The effort has already drawn in nearly 1,500 new applicants and brought some of Tucson's pay scales up to market-level.
But other facets of the plan carry some risk and some aren't fully fleshed out. That has created a number of uncertainties in the plan that could make or break city services in the coming years.
How did Tucson get to this point?
Tucson's staffing problem has its roots in the Great Recession, when the city was forced to make staffing cuts because of a massive budget shortfall it was facing.
"The very first year I was doing this we were facing a $40 million financial deficit," said Kozachik, who took office in 2009. "The financial sustainability was doing furloughs, making the cuts that we had to make in staffing so that we could get our feet back on the ground financially."
The number of code inspectors was cut by 60%, for example.
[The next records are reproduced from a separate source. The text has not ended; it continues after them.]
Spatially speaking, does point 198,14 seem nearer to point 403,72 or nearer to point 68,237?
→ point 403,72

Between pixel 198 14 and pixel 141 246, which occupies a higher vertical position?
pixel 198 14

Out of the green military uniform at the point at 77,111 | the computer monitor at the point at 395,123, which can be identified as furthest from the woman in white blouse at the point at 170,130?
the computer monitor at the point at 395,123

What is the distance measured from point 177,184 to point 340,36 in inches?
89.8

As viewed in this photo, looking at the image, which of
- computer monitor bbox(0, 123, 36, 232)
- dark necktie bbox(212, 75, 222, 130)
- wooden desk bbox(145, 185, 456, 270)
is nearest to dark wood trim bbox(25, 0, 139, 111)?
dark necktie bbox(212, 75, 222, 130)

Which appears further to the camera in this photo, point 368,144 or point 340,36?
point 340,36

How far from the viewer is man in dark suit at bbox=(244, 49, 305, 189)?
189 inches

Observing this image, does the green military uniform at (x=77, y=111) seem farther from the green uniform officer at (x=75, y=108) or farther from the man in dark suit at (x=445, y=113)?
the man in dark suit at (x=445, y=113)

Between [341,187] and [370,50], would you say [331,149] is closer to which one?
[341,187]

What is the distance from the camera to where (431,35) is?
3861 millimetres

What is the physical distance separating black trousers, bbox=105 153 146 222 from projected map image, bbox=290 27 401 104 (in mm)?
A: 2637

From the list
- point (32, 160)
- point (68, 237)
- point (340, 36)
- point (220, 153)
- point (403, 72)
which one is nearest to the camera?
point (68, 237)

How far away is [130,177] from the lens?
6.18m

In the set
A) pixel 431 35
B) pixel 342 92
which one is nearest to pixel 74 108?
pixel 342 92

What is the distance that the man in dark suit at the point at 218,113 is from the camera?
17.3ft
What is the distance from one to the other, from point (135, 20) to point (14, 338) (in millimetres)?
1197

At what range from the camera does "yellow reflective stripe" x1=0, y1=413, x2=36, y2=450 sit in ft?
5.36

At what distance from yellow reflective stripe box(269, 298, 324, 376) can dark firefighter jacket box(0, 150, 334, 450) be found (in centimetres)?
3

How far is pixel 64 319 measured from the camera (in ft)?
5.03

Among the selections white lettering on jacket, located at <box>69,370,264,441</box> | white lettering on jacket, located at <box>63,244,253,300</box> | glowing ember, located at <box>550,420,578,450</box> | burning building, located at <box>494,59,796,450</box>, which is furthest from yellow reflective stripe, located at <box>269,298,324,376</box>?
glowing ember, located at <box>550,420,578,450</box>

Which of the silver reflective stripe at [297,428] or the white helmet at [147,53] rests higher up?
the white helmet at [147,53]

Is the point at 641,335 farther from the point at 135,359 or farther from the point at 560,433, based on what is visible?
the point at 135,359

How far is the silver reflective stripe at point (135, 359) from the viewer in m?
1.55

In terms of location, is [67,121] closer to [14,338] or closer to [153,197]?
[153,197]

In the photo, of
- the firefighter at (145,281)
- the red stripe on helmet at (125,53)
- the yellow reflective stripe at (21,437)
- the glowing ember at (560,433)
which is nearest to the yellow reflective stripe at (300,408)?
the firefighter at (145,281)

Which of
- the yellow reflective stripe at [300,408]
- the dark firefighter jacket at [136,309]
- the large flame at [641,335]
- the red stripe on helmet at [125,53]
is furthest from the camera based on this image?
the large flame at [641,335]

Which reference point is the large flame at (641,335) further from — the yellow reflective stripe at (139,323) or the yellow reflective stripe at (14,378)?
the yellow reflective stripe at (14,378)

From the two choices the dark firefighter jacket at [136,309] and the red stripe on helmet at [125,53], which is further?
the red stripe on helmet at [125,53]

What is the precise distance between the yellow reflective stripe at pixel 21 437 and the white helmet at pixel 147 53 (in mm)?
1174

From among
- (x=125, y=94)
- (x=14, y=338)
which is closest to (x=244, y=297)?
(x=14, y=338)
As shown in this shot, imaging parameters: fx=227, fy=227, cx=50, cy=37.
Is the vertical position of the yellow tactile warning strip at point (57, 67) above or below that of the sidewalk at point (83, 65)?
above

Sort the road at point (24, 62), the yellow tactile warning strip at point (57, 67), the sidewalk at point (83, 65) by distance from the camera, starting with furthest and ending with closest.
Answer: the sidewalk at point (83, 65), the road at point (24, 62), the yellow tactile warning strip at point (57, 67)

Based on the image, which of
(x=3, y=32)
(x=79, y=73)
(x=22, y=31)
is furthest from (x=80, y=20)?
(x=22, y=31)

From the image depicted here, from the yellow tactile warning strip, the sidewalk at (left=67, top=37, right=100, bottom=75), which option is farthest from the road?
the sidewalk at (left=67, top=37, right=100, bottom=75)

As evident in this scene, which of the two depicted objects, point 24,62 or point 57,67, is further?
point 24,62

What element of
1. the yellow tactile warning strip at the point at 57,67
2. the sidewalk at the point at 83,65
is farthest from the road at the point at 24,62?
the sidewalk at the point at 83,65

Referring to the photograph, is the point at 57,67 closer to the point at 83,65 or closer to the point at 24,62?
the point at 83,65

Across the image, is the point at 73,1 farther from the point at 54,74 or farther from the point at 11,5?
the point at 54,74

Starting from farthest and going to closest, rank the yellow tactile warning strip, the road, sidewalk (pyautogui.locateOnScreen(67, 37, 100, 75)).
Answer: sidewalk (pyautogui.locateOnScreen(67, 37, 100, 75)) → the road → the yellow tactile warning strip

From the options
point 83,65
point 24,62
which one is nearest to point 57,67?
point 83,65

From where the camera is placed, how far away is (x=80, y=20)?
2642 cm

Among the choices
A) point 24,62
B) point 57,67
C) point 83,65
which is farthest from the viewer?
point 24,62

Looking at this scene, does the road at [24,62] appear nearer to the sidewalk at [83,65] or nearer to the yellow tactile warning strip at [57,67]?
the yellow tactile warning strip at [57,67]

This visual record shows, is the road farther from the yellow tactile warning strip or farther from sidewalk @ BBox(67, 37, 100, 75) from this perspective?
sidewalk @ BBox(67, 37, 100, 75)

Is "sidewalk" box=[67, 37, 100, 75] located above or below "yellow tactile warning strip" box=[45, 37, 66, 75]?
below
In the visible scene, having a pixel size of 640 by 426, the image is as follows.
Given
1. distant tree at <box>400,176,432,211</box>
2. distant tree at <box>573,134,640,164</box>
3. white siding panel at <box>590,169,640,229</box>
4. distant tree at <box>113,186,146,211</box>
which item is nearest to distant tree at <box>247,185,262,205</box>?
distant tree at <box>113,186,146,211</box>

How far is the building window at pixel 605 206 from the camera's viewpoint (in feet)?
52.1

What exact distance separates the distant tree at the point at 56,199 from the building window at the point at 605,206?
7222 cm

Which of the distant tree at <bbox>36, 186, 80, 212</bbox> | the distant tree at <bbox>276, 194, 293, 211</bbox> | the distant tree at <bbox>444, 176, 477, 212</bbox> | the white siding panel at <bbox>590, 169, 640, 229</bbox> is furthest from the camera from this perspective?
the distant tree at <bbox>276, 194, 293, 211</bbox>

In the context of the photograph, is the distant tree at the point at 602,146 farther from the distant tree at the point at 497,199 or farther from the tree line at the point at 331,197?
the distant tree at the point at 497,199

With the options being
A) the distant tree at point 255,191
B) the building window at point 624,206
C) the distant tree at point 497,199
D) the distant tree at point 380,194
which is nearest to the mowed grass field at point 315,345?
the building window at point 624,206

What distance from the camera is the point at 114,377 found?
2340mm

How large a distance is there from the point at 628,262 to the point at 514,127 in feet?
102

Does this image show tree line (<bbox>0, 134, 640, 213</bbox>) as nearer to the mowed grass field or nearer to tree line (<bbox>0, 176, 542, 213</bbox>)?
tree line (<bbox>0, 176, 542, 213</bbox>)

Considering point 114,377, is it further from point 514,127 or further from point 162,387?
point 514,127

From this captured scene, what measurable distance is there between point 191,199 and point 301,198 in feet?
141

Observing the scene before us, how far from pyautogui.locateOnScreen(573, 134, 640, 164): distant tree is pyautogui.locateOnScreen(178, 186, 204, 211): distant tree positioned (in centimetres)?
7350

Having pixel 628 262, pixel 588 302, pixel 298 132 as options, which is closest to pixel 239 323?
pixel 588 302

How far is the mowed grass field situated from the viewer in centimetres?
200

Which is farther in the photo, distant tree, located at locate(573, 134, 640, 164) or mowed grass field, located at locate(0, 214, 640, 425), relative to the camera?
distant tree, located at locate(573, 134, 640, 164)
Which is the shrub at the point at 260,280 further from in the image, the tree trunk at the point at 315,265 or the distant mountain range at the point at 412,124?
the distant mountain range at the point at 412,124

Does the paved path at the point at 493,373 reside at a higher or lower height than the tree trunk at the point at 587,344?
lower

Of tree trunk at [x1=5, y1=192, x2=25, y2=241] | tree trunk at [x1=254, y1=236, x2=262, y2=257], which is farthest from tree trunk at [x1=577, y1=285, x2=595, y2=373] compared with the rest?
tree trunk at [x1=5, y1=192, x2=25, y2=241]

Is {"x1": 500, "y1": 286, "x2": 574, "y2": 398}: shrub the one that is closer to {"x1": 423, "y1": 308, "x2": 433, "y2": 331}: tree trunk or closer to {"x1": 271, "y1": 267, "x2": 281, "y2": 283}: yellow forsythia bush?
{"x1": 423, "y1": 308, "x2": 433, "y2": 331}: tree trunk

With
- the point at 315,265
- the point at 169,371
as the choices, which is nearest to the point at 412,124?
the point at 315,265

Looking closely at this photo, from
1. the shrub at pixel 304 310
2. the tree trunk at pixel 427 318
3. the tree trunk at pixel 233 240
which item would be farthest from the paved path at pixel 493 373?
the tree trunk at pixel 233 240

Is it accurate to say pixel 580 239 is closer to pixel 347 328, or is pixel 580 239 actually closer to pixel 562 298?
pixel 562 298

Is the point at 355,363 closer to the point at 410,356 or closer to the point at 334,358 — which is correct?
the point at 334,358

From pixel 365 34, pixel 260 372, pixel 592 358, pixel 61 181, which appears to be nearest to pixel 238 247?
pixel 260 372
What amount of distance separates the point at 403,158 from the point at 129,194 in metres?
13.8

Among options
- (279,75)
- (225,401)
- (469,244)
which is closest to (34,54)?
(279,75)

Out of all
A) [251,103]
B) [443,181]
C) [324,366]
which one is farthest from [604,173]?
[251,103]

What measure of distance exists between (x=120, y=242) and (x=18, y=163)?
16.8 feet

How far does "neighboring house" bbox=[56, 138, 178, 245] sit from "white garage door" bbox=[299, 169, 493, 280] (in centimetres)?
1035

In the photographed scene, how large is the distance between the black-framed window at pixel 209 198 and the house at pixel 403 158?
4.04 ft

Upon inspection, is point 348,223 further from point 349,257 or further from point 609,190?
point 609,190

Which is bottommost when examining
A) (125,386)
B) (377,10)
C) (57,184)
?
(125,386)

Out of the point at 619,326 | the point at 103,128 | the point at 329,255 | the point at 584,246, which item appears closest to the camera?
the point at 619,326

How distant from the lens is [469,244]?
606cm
That office enforces policies that affect everything from property value to building safety and it was left with only 17 workers, a staffing level five times lower than comparable offices in other cities.
Around 2016 the city's focus shifted to retaining existing employees primarily through pay adjustments, according to Ortega. The strategy was more efficient than hiring new workers because existing employees didn't require time-consuming and costly training, which can also disrupt workflow.
Officials were also confident that they could recruit new employees if the need arose, but that was no longer the case when the pandemic ushered in a national trend of workers leaving their jobs called the "Great Resignation."
It created staffing gaps across the country in both the private and public sectors, landing Tucson in a competition for workers that it wasn't ready for.
"Employees have more choices today and they're much more mobile than they ever have been. We are competing across the board," Ortega said. "We're not competing with other agencies by themselves, we're competing in the private sector as well."
Employees simultaneously became burnt out as they had to keep their offices functioning. Department heads said it drove staffers away and worsened the shortage and Ortega addressed the issue last month saying, "we can't work them 60 hours a week endlessly without a break."
The final straw: the city's COVID-19 vaccination mandate.
It created the potential that the city could lose hundreds of existing employees who remained out-of-compliance with the policy after Dec. 1.
Nearly 100% of workers ended up complying with the mandate but a back-up plan was developed to deal with the potential losses, which uncovered broader issues and vulnerabilities in the city's employment structure.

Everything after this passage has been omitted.